ELI5 so nuclear reactors generate power by splitting atoms but what actually splits these atoms?

This is a bad and misleading way to talk about it. You are describing spontaneous decay or spontaneous fission. That is not what happens in a nuclear reactor.

What happens is that by absorbing a neutron, a fissile nucleus has a very high chance of getting pulled apart by its internal forces.

The verb I find most useful here is "stretching." If a fissile nucleus absorbs a neutron, it can become stretched along its axis. If it is stretched long enough, it will stop behaving as if it is a single nucleus, but instead start behaving like it is two nuclei that happen to be right next to each other. These are then rocketed apart by their electrostatic forces (like holding the two positive ends of two magnets together).

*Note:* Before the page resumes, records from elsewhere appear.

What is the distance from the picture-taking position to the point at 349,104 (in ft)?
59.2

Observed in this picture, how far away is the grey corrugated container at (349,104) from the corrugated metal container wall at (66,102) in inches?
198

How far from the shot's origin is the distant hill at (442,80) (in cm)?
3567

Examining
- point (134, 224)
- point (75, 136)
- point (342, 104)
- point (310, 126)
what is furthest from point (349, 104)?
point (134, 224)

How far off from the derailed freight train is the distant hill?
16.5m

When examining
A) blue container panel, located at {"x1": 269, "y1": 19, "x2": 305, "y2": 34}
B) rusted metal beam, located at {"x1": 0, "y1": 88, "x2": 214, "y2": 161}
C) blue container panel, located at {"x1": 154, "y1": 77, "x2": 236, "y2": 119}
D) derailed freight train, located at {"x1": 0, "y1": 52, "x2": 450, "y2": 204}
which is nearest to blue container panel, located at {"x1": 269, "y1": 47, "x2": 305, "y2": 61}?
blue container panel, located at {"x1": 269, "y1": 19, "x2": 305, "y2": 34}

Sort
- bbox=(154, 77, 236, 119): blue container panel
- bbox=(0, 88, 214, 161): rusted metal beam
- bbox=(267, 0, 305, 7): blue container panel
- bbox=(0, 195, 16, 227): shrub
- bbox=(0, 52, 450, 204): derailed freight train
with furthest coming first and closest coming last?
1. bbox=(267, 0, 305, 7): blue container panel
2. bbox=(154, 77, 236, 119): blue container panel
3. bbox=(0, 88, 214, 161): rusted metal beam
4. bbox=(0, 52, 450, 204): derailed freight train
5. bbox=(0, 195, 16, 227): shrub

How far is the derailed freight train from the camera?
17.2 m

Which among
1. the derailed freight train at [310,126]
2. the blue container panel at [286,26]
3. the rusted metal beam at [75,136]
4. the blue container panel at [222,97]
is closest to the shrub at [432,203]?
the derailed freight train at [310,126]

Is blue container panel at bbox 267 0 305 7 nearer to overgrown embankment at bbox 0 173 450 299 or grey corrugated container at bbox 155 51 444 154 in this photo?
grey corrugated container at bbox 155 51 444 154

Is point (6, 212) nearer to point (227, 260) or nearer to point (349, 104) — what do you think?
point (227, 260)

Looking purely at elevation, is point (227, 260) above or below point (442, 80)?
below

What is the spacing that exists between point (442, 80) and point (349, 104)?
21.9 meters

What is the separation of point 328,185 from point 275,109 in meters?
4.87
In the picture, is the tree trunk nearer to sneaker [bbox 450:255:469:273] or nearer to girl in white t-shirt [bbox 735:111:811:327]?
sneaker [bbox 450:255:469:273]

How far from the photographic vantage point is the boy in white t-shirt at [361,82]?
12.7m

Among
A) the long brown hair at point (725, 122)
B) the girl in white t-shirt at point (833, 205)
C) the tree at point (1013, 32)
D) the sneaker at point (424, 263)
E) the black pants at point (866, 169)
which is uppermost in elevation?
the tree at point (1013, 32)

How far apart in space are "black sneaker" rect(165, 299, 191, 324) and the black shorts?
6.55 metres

Another way to think about this is: an atomic nucleus — its core — has two main forces that we care about for this discussion. One is the electrostatic force, which, because the protons are positive, would be repulsive (again, like two positive ends of two magnets). The other is the strong force or nuclear force, which means that at very short distances, protons and neutrons are attracted to one another. The strong force is, as the name implies, very strong, so most of the time it wins out. But if you stretch out a very heavy nucleus, like uranium, you can make it so that about half of its positive charge is outside of the range of the strong force from the other half. And then the electrostatic force will kick in and blast it apart.

As with all things of this sort, this is a simplification. But it is a better simplification than "uranium just falls apart" (that is not what is going on here) and better than "neutrons just make it fall apart faster." That makes it sound like regular radioactive decay and that is not what is happening.